Cemile Kaptan’ın “Sevgili” başlıklı videosu bir performanstır. Bir dizi temel kavram performansın içeriğini oluşturur: Kendi portresi, yüzü örten boya,  yani maske, resim yapma/boyama eylemi, yap-boz eylemi, narsisizm, kendini süsleme ritüeli izleme boyunca üstünde düşünülmesi gereken içeriklerdir. Ne ki, Kaptan’ın bu videosu aynı zamanda sanatçının kendisi ile hesaplaşmasının bir manifestosudur. İkinci video, „cipram 20 mg“ yitirilmiş bir insanın anısına ilişkin bir metafordur; çelik topları döndürenin imgesi topların üstünde biçim bozmalarına uğrayarak görünür, silinir. İmgesi görünen kişi topları meditatif bir jestle döndürür; kendi yaşamı avuçlarının içindedir. Geleceğe ilişkin kehanetlerde bulunan bir ses bu görüntüye eşlik eder. Kamera ve topları çeviren kişi arasındaki ilişki, videonun yapısal nedenini oluşturur.

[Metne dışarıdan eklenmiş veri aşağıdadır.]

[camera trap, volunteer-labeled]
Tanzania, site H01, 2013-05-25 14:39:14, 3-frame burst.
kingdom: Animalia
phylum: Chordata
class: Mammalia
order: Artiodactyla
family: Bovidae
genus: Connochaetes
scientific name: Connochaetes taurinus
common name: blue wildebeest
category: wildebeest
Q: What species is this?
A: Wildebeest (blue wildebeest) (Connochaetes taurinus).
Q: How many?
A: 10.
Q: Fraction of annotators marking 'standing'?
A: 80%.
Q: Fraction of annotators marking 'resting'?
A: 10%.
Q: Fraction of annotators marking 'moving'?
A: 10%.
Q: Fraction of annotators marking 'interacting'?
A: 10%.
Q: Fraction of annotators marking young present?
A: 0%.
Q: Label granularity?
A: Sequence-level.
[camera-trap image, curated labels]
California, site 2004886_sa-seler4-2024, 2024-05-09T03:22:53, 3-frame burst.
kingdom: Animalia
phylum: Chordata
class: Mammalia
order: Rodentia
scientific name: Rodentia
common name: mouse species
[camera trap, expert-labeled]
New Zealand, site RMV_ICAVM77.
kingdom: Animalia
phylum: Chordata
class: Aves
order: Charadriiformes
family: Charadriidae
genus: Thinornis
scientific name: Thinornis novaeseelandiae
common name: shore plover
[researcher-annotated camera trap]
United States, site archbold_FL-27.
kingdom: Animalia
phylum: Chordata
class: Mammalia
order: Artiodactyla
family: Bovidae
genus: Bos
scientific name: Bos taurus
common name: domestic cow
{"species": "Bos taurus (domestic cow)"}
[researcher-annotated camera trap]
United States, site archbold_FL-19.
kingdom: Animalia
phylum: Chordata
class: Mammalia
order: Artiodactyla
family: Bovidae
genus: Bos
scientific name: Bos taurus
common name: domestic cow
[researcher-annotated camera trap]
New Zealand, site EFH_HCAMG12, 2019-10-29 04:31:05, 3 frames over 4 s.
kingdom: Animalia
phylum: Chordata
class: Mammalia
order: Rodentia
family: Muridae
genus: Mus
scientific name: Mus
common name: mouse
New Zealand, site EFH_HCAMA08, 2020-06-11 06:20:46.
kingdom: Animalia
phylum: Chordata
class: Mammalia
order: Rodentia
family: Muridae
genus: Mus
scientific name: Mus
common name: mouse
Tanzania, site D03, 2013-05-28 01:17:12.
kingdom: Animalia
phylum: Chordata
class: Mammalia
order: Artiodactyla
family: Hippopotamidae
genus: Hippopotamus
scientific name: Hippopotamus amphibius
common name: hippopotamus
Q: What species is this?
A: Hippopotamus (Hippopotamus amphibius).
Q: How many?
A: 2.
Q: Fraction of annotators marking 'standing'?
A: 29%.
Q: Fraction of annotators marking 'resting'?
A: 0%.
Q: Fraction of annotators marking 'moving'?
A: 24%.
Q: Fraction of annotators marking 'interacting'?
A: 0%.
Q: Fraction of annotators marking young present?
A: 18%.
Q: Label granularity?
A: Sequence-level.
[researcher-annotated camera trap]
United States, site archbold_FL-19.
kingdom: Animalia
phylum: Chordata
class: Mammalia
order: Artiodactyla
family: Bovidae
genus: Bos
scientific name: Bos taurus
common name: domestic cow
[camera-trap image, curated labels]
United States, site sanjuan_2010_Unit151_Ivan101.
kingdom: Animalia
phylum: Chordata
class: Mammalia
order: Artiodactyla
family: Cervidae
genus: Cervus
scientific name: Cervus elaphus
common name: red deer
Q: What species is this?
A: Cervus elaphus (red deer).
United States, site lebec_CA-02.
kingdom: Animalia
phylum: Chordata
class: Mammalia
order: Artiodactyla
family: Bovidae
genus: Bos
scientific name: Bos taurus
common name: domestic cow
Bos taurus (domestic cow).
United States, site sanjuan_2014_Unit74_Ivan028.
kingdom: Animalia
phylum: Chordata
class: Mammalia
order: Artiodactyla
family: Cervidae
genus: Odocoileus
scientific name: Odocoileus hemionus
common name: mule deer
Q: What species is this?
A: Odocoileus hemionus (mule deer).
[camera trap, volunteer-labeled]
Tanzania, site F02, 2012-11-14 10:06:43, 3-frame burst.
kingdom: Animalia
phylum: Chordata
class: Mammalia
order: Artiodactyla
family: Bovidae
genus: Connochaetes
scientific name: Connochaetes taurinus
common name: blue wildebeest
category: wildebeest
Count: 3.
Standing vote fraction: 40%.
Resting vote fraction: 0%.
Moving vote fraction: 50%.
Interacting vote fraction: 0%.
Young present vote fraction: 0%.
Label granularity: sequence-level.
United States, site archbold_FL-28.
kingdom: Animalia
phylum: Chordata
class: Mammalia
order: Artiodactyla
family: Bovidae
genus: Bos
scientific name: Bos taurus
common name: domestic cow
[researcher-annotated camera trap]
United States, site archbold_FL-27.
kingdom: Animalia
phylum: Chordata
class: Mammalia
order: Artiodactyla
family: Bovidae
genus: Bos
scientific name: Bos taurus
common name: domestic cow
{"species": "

Ercan Molla’nın ilk sergi için yaptığı bu resim, kuşkusuz, serginin başlığı ile bire bir örtüşmekte. Molla işini şöyle tanımlıyor: İnsanlık tarihinden bu yana, gücü ortaya çıkarmak, hükmetmek için çeşitli yöntemler kullanılmıştır. Tüm savaşlar güç gösterileridir aslında. Mısır piramitleri, kralların sarayları, şaşaalı giysiler… Bir kral, normal bir insan olamaz, onun her şeyi gücü simgelemelidir, onun da normal insanlar gibi acıktığı, üzüldüğü, acı çektiği, özlediği olmamalıdır. Çünkü tüm bunlar zayıflığı simgeler, düşmanlarının ekmeğine yağ sürmek olur öyle ortalık yerde ağlamak. Bu yüzden, altın ya da mücevherden perde arkasında saklanarak kendi olmaktan uzaklaşmalıdır. Gücü sarsılmamalıdır. Yüzyıllar yüzyıllar geçti. Savaş yöntemleri gelişti (değişmedi). “Güç” kavramı hep aynı kaldı ama. Kendini açıkça yaşamaktan kaçınan insan “birşeylermiş gibi” olmaya çalıştı. Güçlüymüş gibi, acı çekmiyormuş gibi, huzurluymuş gibi, seviniyormuş gibi, etkilenmiyormuş gibi… Hep paradan perdelerle dolaşmak zorunda kaldı. Kendine değil, aynadaki görüntüsüne güvendi (IN IMAGE WE TRUST). Para ve kudret için, Tanrı kavramı bile imaj haline getirildi. Tüm zamanlarda en güçlü imaj para oldu, para güç oldu ya da. Eğer yanılıyorsam, Dolar’ın yüzünde IN GOD WE TRUST yazısının ne işi var?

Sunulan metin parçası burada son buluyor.